The Competition and Markets Authority (the CMA) recently announced that the director of an online poster supplier had become the first UK director to be disqualified for a corporate competition law offence.

Daniel Aston, managing director of Trod Limited, was found by the CMA to be personally culpable for an online price fixing agreement entered into by Trod and has been banned from acting as a director in the UK for five years.

What was the offence?

In August 2016, the CMA announced that Trod had breached competition law by entering into an agreement with a rival poster supplier, GB Eye Limited. Under the agreement, the parties agreed not to undercut each other in relation to the prices they charge through the Amazon UK platform, putting in place automated re-pricing software to implement their online price fixing agreement.

GB Eye blew the whistle on the agreement by notifying the CMA and was subsequently granted full immunity by the CMA in the investigation that followed.
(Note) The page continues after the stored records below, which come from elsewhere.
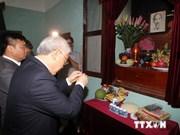 越共中央总书记到胡主席遗迹区进香缅怀胡志明主席
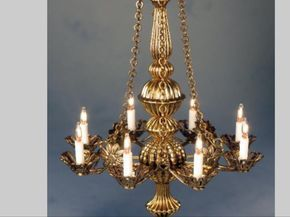 "Dollhouse Miniature Lighting Electrical CHANDELIER /""Jacqueline/"" BRASS"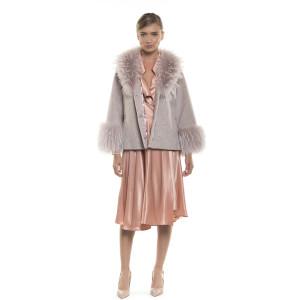 Jachetă  blană naturală de miel Merinos, tip lână, cu guler, Dusty Pink, 64 cm
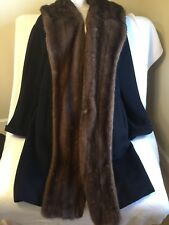 Fabulous Max Mara Black Wool And Mink Trimmed Coat Size 8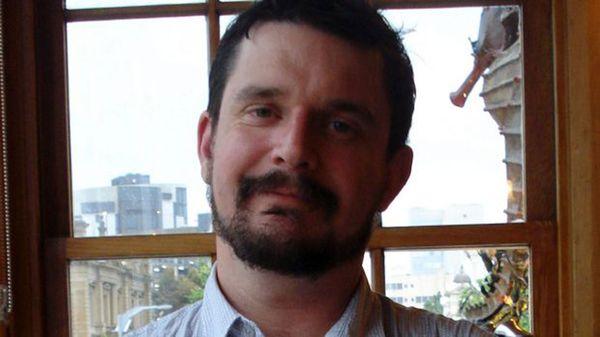 Greggor Stronach realizó la confesión que sacude a Australia. Su infierno y la salida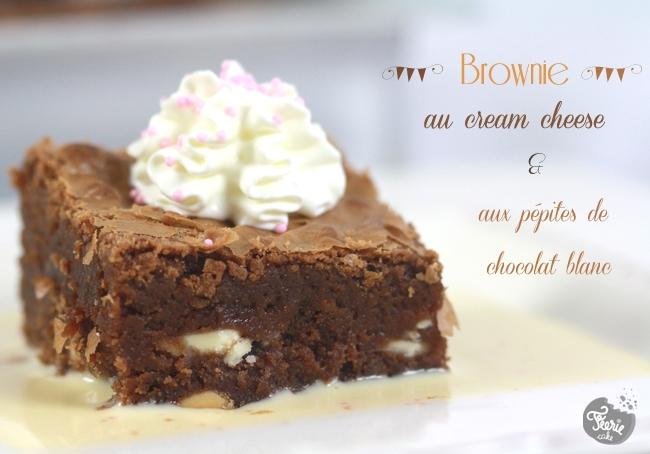 Brownie au cream cheese & aux pépites de chocolat blanc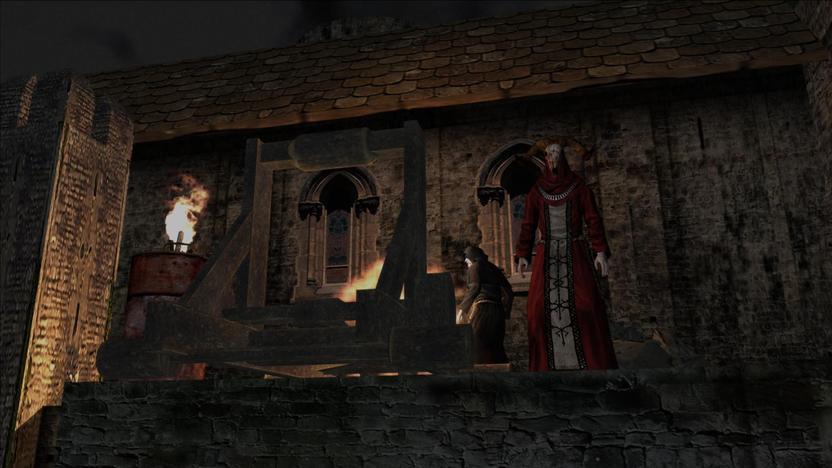 A pesar de que las texturas fueron mejoradas, evidencian la edad del juego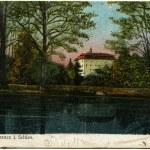 Castle Domanze, Schweidnitz (now Wroolaw) — Stock Photo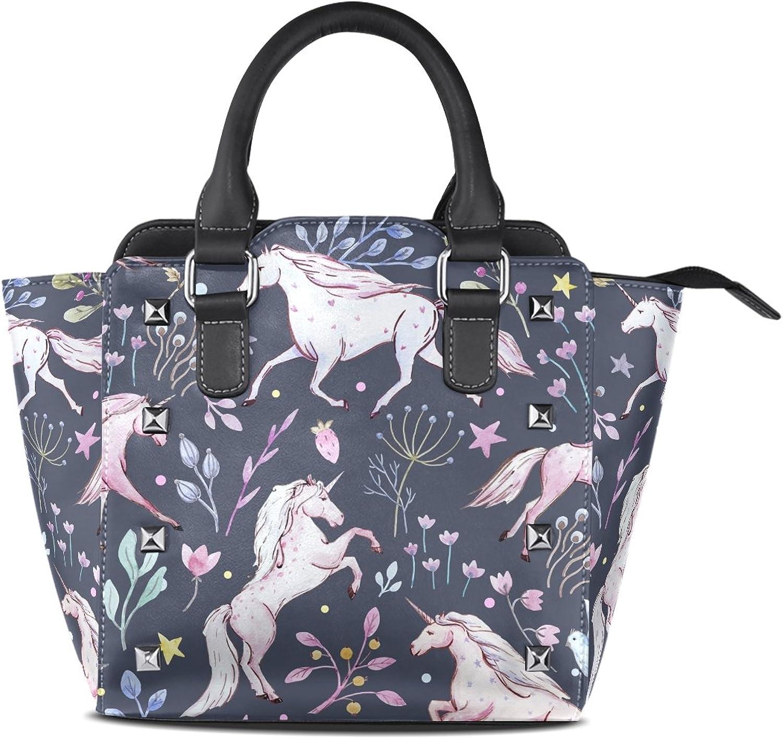 My Little Nest Women's Top Handle Satchel Handbag Watercolor Unicorns Floral Ladies PU Leather Shoulder Bag Crossbody Bag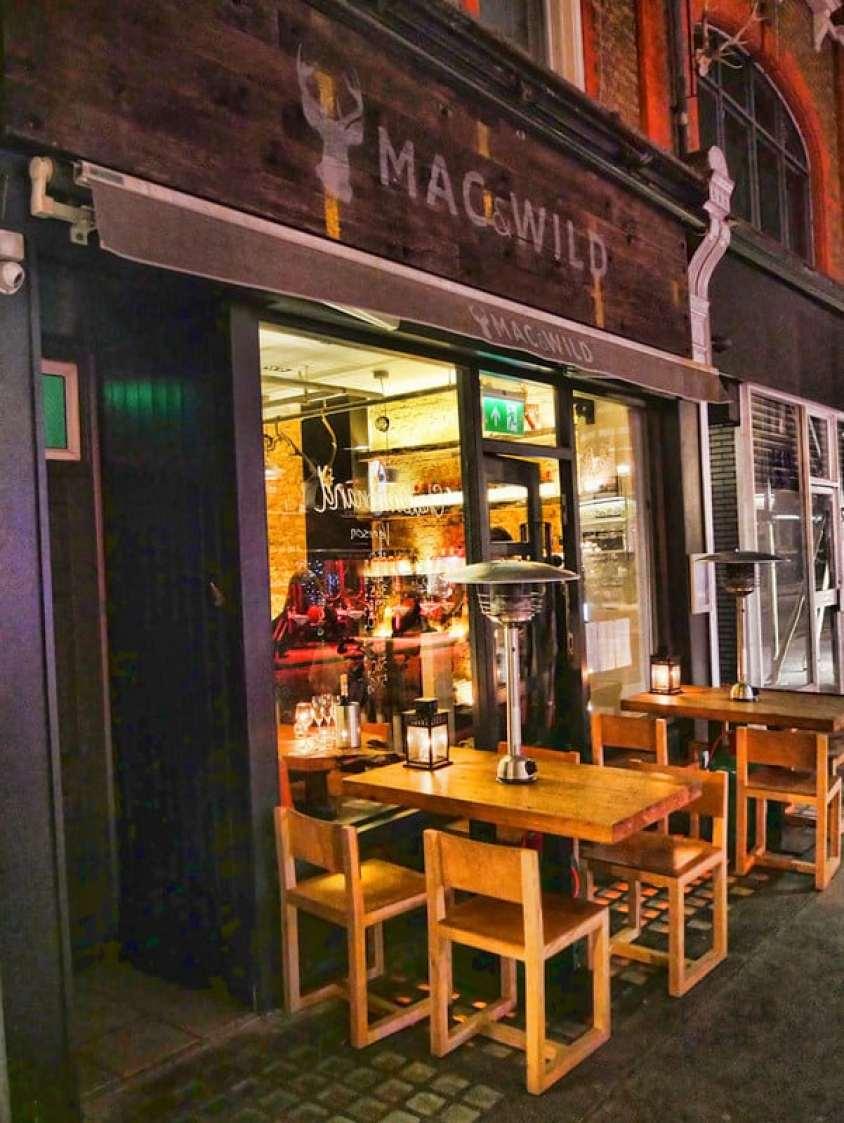Mac-&-Wild-restaurant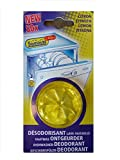 Samouss Désodorisant Lave Vaisselle Citron lot de 6 Lavage x50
Trod, which entered administration in March 2016, was fined £163,371.

The CMA took the further unprecedented step of taking action against Mr Aston as an individual in his capacity as Trod's managing director.

Why was action taken against the director?

Under changes to the enforcement rules introduced in 2003 (but until now never used), if a company is guilty of a competition law breach, the CMA has the power to apply to the court for a disqualification order to be made against a director of that company for up to 15 years. However this remedy is only available to the CMA if it is found that the conduct of the director is sufficiently poor that it makes the person "unfit to be concerned in the management of a company".

In this case the CMA was satisfied that Mr Aston personally contributed to the price fixing arrangement with GB Eye, rendering him unfit to be a director.

Is further action against directors likely in the future?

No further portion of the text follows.